** Recorded data follows **

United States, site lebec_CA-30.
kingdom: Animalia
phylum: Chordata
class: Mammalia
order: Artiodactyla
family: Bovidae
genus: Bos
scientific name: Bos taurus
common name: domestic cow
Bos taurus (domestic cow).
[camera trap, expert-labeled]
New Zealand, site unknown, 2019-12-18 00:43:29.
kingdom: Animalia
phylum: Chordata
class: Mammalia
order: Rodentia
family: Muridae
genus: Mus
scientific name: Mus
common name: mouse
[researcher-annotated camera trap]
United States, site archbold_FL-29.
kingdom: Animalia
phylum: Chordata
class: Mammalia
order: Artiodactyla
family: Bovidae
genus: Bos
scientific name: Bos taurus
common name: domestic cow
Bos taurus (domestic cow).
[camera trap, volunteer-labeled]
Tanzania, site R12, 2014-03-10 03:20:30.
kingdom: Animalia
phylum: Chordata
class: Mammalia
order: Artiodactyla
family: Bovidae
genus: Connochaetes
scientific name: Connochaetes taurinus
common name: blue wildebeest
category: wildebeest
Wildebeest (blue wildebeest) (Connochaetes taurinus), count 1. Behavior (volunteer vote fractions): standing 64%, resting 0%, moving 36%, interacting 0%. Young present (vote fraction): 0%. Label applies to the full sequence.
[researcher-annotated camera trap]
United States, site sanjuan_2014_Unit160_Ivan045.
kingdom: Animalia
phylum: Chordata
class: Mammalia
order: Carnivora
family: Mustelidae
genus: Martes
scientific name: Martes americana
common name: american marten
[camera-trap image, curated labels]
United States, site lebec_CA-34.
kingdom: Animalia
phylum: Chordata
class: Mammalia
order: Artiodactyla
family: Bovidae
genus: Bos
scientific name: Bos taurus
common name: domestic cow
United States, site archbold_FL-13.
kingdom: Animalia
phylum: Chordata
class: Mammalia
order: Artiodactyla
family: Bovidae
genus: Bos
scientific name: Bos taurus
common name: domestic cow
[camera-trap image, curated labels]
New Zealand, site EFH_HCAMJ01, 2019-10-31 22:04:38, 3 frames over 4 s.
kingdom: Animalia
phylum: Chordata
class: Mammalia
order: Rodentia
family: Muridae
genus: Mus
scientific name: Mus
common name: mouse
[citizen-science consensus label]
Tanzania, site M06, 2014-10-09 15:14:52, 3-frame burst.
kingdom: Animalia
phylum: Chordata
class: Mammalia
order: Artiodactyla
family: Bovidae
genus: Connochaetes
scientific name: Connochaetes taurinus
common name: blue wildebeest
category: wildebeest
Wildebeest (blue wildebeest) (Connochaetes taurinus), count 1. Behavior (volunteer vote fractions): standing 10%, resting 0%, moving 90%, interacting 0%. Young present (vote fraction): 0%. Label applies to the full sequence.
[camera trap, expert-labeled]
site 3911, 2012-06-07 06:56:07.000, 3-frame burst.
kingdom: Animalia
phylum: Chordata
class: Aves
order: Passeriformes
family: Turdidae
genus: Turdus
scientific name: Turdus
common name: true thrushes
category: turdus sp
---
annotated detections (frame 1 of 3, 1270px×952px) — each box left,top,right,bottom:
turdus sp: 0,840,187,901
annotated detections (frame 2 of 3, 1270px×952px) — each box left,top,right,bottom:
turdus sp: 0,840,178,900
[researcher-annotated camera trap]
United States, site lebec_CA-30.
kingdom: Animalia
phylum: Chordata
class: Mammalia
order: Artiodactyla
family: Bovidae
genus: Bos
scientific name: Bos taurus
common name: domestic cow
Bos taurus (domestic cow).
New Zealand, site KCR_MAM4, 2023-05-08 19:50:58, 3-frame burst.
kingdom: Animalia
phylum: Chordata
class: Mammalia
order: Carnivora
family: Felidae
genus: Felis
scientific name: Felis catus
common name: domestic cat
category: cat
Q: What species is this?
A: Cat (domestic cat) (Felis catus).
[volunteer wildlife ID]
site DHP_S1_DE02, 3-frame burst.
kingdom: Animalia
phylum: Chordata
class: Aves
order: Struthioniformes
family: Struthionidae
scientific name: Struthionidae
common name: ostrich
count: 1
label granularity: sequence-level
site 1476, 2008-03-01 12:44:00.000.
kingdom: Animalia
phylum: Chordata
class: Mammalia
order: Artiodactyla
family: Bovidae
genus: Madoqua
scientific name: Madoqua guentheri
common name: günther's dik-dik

** End of Recorded data **

Activity: Everything in the records must be returned exactly.

Response:
United States, site lebec_CA-30.
kingdom: Animalia
phylum: Chordata
class: Mammalia
order: Artiodactyla
family: Bovidae
genus: Bos
scientific name: Bos taurus
common name: domestic cow
Bos taurus (domestic cow).
[camera trap, expert-labeled]
New Zealand, site unknown, 2019-12-18 00:43:29.
kingdom: Animalia
phylum: Chordata
class: Mammalia
order: Rodentia
family: Muridae
genus: Mus
scientific name: Mus
common name: mouse
[researcher-annotated camera trap]
United States, site archbold_FL-29.
kingdom: Animalia
phylum: Chordata
class: Mammalia
order: Artiodactyla
family: Bovidae
genus: Bos
scientific name: Bos taurus
common name: domestic cow
Bos taurus (domestic cow).
[camera trap, volunteer-labeled]
Tanzania, site R12, 2014-03-10 03:20:30.
kingdom: Animalia
phylum: Chordata
class: Mammalia
order: Artiodactyla
family: Bovidae
genus: Connochaetes
scientific name: Connochaetes taurinus
common name: blue wildebeest
category: wildebeest
Wildebeest (blue wildebeest) (Connochaetes taurinus), count 1. Behavior (volunteer vote fractions): standing 64%, resting 0%, moving 36%, interacting 0%. Young present (vote fraction): 0%. Label applies to the full sequence.
[researcher-annotated camera trap]
United States, site sanjuan_2014_Unit160_Ivan045.
kingdom: Animalia
phylum: Chordata
class: Mammalia
order: Carnivora
family: Mustelidae
genus: Martes
scientific name: Martes americana
common name: american marten
[camera-trap image, curated labels]
United States, site lebec_CA-34.
kingdom: Animalia
phylum: Chordata
class: Mammalia
order: Artiodactyla
family: Bovidae
genus: Bos
scientific name: Bos taurus
common name: domestic cow
United States, site archbold_FL-13.
kingdom: Animalia
phylum: Chordata
class: Mammalia
order: Artiodactyla
family: Bovidae
genus: Bos
scientific name: Bos taurus
common name: domestic cow
[camera-trap image, curated labels]
New Zealand, site EFH_HCAMJ01, 2019-10-31 22:04:38, 3 frames over 4 s.
kingdom: Animalia
phylum: Chordata
class: Mammalia
order: Rodentia
family: Muridae
genus: Mus
scientific name: Mus
common name: mouse
[citizen-science consensus label]
Tanzania, site M06, 2014-10-09 15:14:52, 3-frame burst.
kingdom: Animalia
phylum: Chordata
class: Mammalia
order: Artiodactyla
family: Bovidae
genus: Connochaetes
scientific name: Connochaetes taurinus
common name: blue wildebeest
category: wildebeest
Wildebeest (blue wildebeest) (Connochaetes taurinus), count 1. Behavior (volunteer vote fractions): standing 10%, resting 0%, moving 90%, interacting 0%. Young present (vote fraction): 0%. Label applies to the full sequence.
[camera trap, expert-labeled]
site 3911, 2012-06-07 06:56:07.000, 3-frame burst.
kingdom: Animalia
phylum: Chordata
class: Aves
order: Passeriformes
family: Turdidae
genus: Turdus
scientific name: Turdus
common name: true thrushes
category: turdus sp
---
annotated detections (frame 1 of 3, 1270px×952px) — each box left,top,right,bottom:
turdus sp: 0,840,187,901
annotated detections (frame 2 of 3, 1270px×952px) — each box left,top,right,bottom:
turdus sp: 0,840,178,900
[researcher-annotated camera trap]
United States, site lebec_CA-30.
kingdom: Animalia
phylum: Chordata
class: Mammalia
order: Artiodactyla
family: Bovidae
genus: Bos
scientific name: Bos taurus
common name: domestic cow
Bos taurus (domestic cow).
New Zealand, site KCR_MAM4, 2023-05-08 19:50:58, 3-frame burst.
kingdom: Animalia
phylum: Chordata
class: Mammalia
order: Carnivora
family: Felidae
genus: Felis
scientific name: Felis catus
common name: domestic cat
category: cat
Q: What species is this?
A: Cat (domestic cat) (Felis catus).
[volunteer wildlife ID]
site DHP_S1_DE02, 3-frame burst.
kingdom: Animalia
phylum: Chordata
class: Aves
order: Struthioniformes
family: Struthionidae
scientific name: Struthionidae
common name: ostrich
count: 1
label granularity: sequence-level
site 1476, 2008-03-01 12:44:00.000.
kingdom: Animalia
phylum: Chordata
class: Mammalia
order: Artiodactyla
family: Bovidae
genus: Madoqua
scientific name: Madoqua guentheri
common name: günther's dik-dik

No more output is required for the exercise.